Demand Generation, Tactics and Strategy, and Business Intelligence

Tuesday evening at Dreamforce, I got into an interesting Twitter conversation with Left Brain Marketing’s Adam Needles (@abneedles on Twitter) discussing marketing’s relationship with sales.

In Adam’s mind, he felt that the presenters of the Sales/Marketing alignment session were pushing marketing back into a sales support role, one that he felt didn’t align with the purpose of today’s Sales 2.0 demand generation strategies.

I’ve never met Adam in person, but having read some of his writing at Silverpop, Left Brain Marketing, and on his own personal blog Propelling Brands, he has always produced insightful, thought-provoking content related to B2B demand generation. Thus, I was intrigued by his conviction that marketing and demand gen were not “sales support,” but a holistic, integrated set of processes that speed and maximize business development.
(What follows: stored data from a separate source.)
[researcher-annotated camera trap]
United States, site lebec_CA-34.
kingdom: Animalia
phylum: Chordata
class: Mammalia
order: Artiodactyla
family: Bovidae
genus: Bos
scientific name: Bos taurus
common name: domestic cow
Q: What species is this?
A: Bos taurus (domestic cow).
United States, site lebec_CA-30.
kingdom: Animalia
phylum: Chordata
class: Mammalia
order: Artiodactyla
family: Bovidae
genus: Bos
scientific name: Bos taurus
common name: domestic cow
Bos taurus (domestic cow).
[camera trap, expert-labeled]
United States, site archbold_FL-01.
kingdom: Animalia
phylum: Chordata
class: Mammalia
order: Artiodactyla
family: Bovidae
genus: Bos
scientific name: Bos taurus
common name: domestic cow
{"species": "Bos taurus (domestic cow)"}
In stark contrast to Adam’s ideas is an article I read several weeks ago from BNet’s “Sales Machine” blog. In it author Geoffrey James forcibly decries what he sees as one of the biggest failures of marketing departments — that they “turned from service functions into a ‘strategic leadership’ role.”

James goes on, “Marketing geeks started showing up in product design meetings, pretending that they understood the customer . . . The problem isn’t that two co-equal groups [sales and marketing] need to work together. The problem is that marketing got uppity and forgot its place.”
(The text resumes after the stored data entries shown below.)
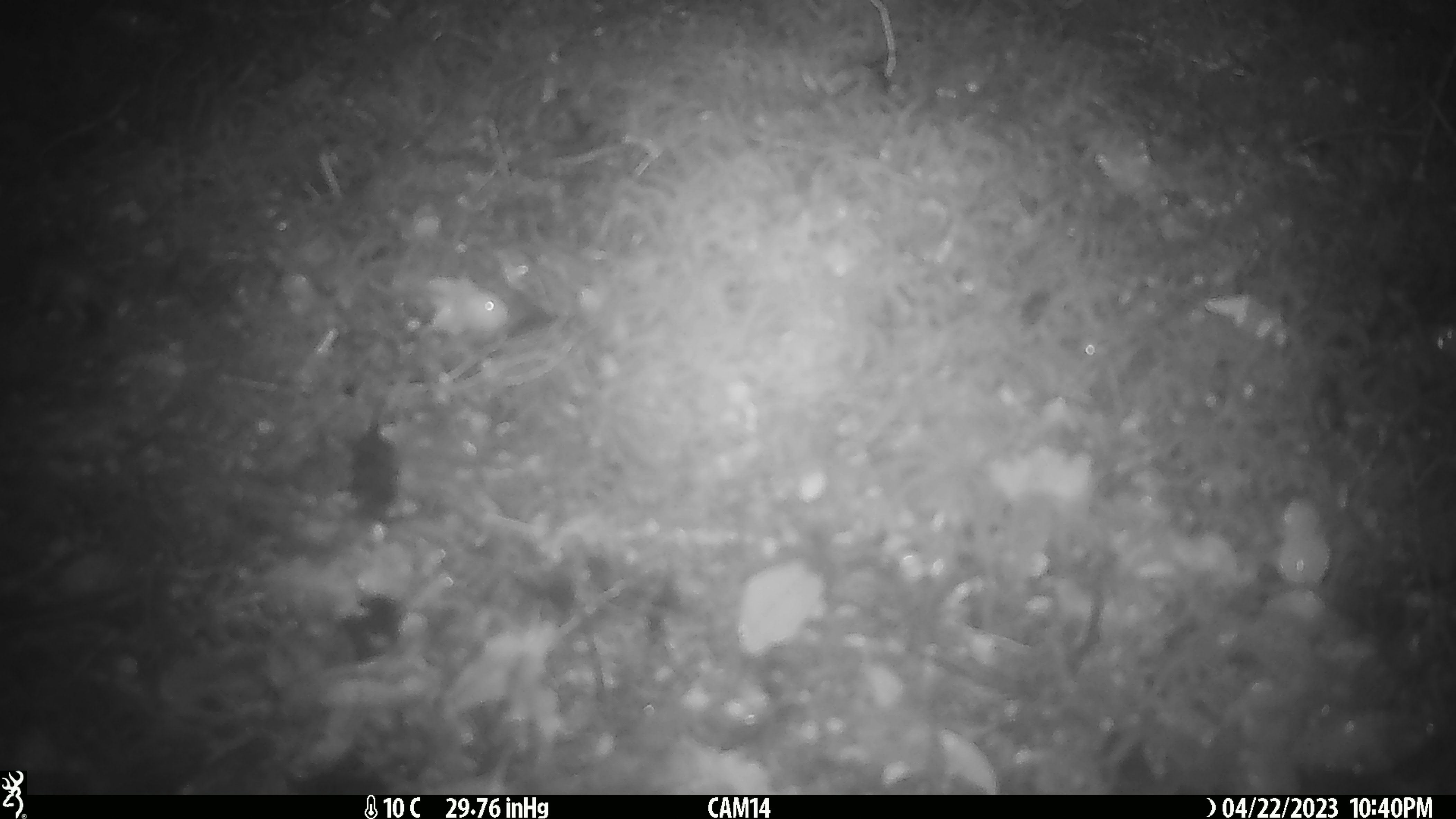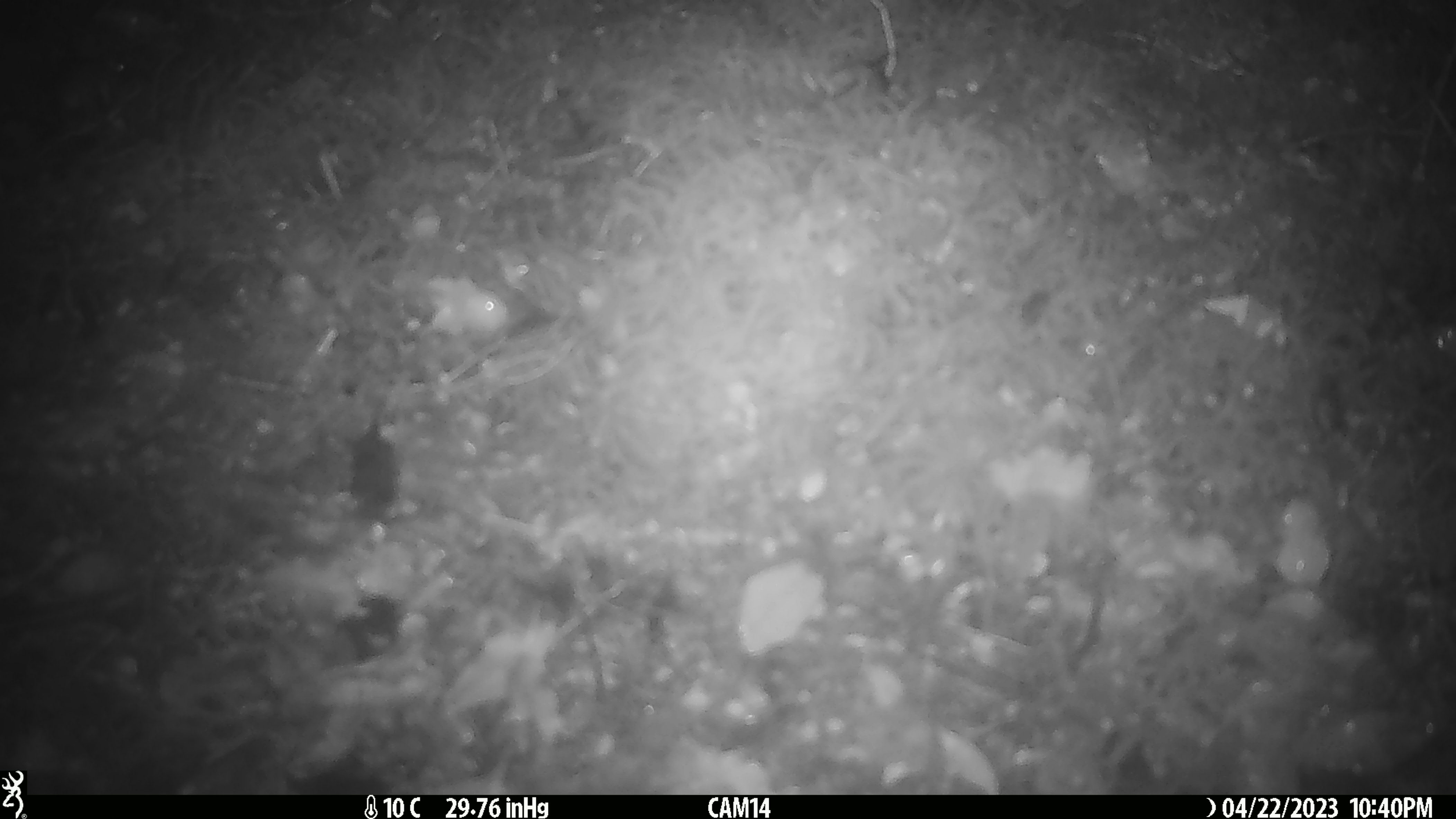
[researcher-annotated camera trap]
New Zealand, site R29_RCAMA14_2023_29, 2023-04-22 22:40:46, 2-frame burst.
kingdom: Animalia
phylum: Chordata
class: Mammalia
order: Rodentia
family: Muridae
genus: Mus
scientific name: Mus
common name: mouse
Hmm, so which is it? Marketing and demand gen as a strategic, holistic business practice? Or a subservient lackey to the sales team’s needs and imperatives?
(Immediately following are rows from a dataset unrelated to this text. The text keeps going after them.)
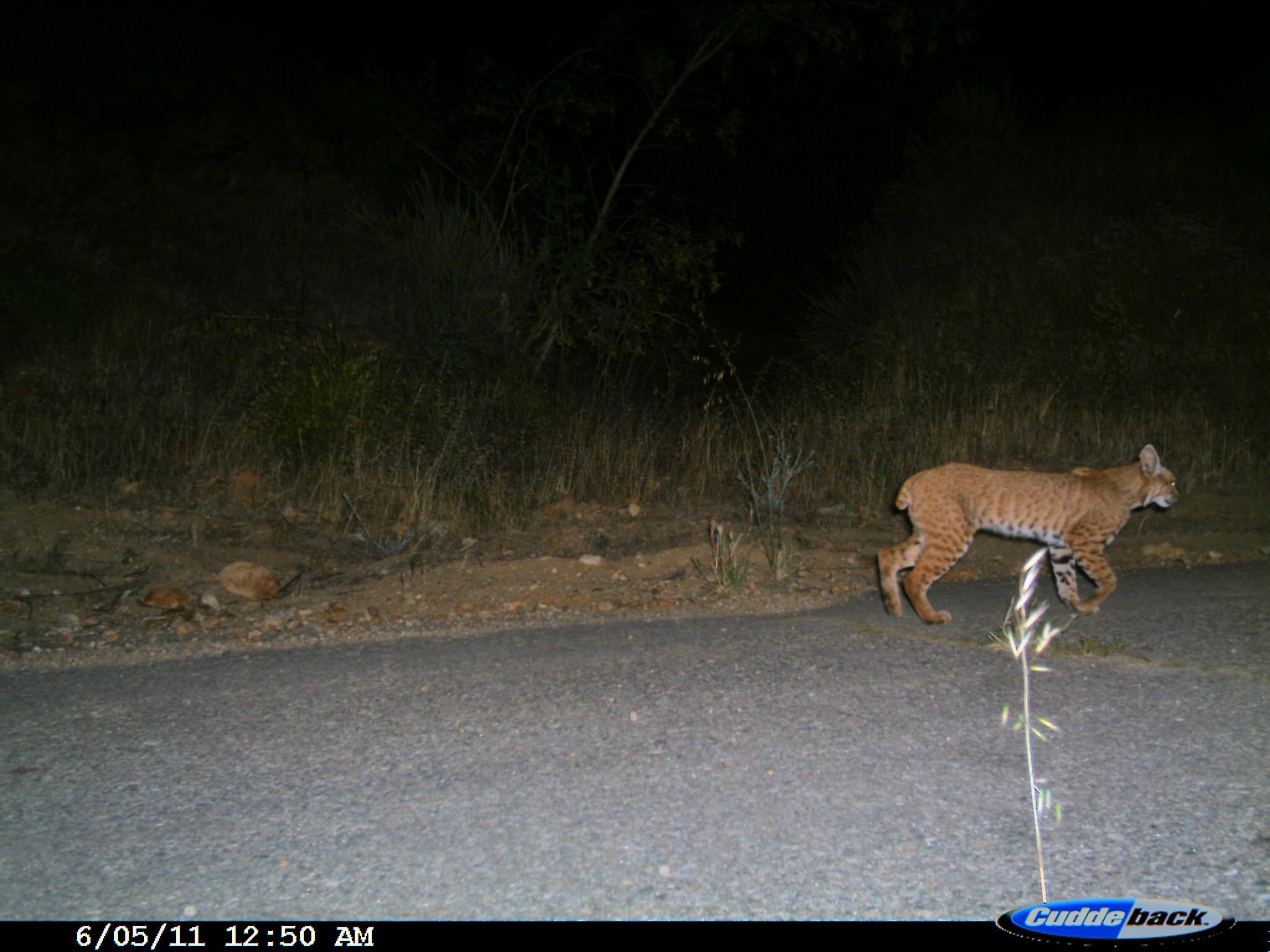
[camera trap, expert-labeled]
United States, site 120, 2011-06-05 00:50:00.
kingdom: Animalia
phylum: Chordata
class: Mammalia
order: Carnivora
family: Felidae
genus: Lynx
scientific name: Lynx rufus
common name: bobcat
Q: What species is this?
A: Bobcat (Lynx rufus).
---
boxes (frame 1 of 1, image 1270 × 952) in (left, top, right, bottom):
bobcat: (872, 435, 1189, 647)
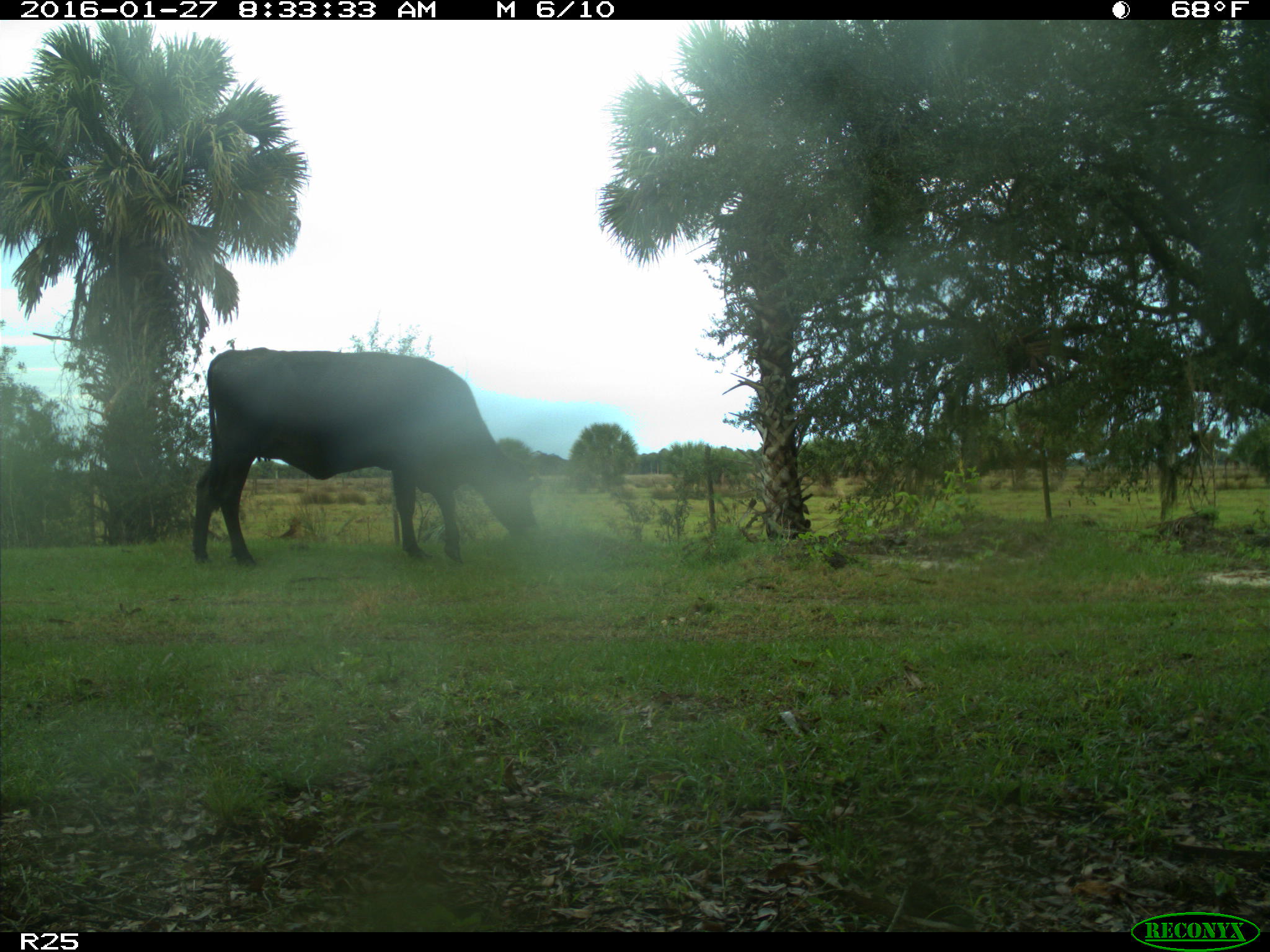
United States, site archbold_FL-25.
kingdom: Animalia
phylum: Chordata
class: Mammalia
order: Artiodactyla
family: Bovidae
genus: Bos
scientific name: Bos taurus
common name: domestic cow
As Adam stated in one of his tweets, “In a Web 2.0 world, #B2B marketing must become the leader of a holistic demand gen process — not just tactical lead gen.” Ideally marketing is about producing “closable” leads, but it’s also about branding, educating potential buyers, creating valuable content, and generating “thought leadership” in the market — all of which ultimately produces better quality leads in the future.

That said, having straddled the sales and marketing “Great Divide” for nearly six years now, Geoffrey James’ words carried some weight with me. Too often marketers get away with living in a “measurement vacuum,” and the C-level doesn’t hold them to the same level of hard metrics as sales. Marketers want to be “creatives,” with all of the associated “freedom,” without being tied down to “mundane” lead qualification rates and cost-per-acquisition.

Yet Adam’s vision of what could be ultimately seems to be the best long-term strategy. If marketing and sales need to align, it’s precisely because of Geoffrey’s point. Sales reps can no longer chase after marketing-generated “rainbow sunshine”; they have to maximize every lead they get, every minute of time they have. If marketing isn’t producing quality leads, sales reps don’t have the luxury of throwing good effort after bad, especially now. And a good demand gen strategy, based on quality sales intelligence, analytics, and processes, will absolutely provide more and better opportunities.

More than anything, the question boils down to, Who has the final say in what marketing should be doing? The CMO, or the VP of Sales?

“Subservient” might be too strong of a word, but I do think that ultimately if marketing isn’t producing quality leads for the sales team, it’s sales’ job to get the course corrected. When it’s all said and done, the buck stops in sales, not marketing.